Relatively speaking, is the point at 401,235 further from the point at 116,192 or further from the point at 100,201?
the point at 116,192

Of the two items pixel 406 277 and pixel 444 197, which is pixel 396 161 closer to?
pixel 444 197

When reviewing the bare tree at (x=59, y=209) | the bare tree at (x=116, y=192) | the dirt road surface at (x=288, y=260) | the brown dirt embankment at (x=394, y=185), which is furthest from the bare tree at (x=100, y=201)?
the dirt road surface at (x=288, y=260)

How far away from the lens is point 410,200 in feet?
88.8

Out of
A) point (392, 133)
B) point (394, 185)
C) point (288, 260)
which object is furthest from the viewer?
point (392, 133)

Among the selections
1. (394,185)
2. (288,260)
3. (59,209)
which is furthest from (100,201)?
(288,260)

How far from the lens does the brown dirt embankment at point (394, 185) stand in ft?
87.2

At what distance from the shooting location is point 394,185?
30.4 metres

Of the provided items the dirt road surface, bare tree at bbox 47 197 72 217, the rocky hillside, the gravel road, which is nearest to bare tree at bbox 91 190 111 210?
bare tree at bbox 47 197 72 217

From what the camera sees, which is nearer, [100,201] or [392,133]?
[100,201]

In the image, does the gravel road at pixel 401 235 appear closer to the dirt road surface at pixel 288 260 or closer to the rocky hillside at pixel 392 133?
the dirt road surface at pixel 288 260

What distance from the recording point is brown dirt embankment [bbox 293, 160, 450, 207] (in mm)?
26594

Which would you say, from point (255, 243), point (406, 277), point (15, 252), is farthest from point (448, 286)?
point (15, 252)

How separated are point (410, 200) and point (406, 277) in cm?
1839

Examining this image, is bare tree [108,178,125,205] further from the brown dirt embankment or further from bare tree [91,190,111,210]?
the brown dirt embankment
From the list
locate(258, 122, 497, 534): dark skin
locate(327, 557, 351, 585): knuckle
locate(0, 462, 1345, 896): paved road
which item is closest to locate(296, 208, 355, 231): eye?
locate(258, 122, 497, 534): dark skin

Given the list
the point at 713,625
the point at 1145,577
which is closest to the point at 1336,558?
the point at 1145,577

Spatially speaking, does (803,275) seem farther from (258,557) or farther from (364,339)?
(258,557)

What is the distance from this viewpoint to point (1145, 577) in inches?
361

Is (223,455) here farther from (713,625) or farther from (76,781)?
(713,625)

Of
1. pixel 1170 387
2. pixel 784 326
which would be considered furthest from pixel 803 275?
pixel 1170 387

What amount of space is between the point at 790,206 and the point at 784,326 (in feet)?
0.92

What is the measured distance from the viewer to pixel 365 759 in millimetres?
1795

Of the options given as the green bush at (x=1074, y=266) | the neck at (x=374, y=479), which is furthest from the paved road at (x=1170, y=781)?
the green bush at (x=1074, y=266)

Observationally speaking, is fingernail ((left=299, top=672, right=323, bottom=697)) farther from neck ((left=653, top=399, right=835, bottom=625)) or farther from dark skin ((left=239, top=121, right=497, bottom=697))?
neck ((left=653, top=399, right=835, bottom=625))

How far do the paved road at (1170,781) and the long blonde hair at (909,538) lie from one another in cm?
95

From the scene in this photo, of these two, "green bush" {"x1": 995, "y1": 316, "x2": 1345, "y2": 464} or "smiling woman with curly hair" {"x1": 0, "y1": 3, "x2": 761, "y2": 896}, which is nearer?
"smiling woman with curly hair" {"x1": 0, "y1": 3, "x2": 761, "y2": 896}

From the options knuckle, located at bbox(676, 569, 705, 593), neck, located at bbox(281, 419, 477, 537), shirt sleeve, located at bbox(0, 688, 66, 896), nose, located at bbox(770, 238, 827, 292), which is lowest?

*TASK OBJECTIVE:* Write out only the final block of lines, starting at the line with "How separated are" and running to the end of the material.

*ANSWER IN FULL:*
How separated are point (410, 200) and point (406, 277) in cm?
1839

Examining this image, is bare tree [108,178,125,205] further from the brown dirt embankment or further from bare tree [91,190,111,210]?
the brown dirt embankment
From the list
locate(258, 122, 497, 534): dark skin
locate(327, 557, 351, 585): knuckle
locate(0, 462, 1345, 896): paved road
which item is closest to locate(296, 208, 355, 231): eye?
locate(258, 122, 497, 534): dark skin

Given the list
the point at 713,625
the point at 1145,577
which is closest to the point at 1336,558?
the point at 1145,577

Spatially speaking, does (803,275) seem farther from (258,557) or farther from (364,339)?
(258,557)

What is the distance from this viewpoint to point (1145, 577) in inches?
361

Is (223,455) here farther from (713,625) or farther from (76,781)?
(713,625)

Of
1. pixel 1170 387
2. pixel 784 326
which would be considered furthest from pixel 803 275?
pixel 1170 387

What amount of space is between the point at 790,206 and the point at 784,326 (in feet)?
0.92

What is the measured distance from the viewer to pixel 365 759 in millimetres?
1795

Of the options given as the green bush at (x=1074, y=266) | the neck at (x=374, y=479), which is furthest from the paved road at (x=1170, y=781)?
the green bush at (x=1074, y=266)

Observationally speaking, is fingernail ((left=299, top=672, right=323, bottom=697)) farther from neck ((left=653, top=399, right=835, bottom=625)) or farther from dark skin ((left=239, top=121, right=497, bottom=697))?
neck ((left=653, top=399, right=835, bottom=625))

How far do the paved road at (1170,781) and the long blonde hair at (909,538) lie from one another in cm?
95

From the scene in this photo, of these two, "green bush" {"x1": 995, "y1": 316, "x2": 1345, "y2": 464} or "smiling woman with curly hair" {"x1": 0, "y1": 3, "x2": 761, "y2": 896}, which is nearer?
"smiling woman with curly hair" {"x1": 0, "y1": 3, "x2": 761, "y2": 896}

From the options knuckle, located at bbox(676, 569, 705, 593), neck, located at bbox(281, 419, 477, 537), shirt sleeve, located at bbox(0, 688, 66, 896), nose, located at bbox(770, 238, 827, 292), which is lowest?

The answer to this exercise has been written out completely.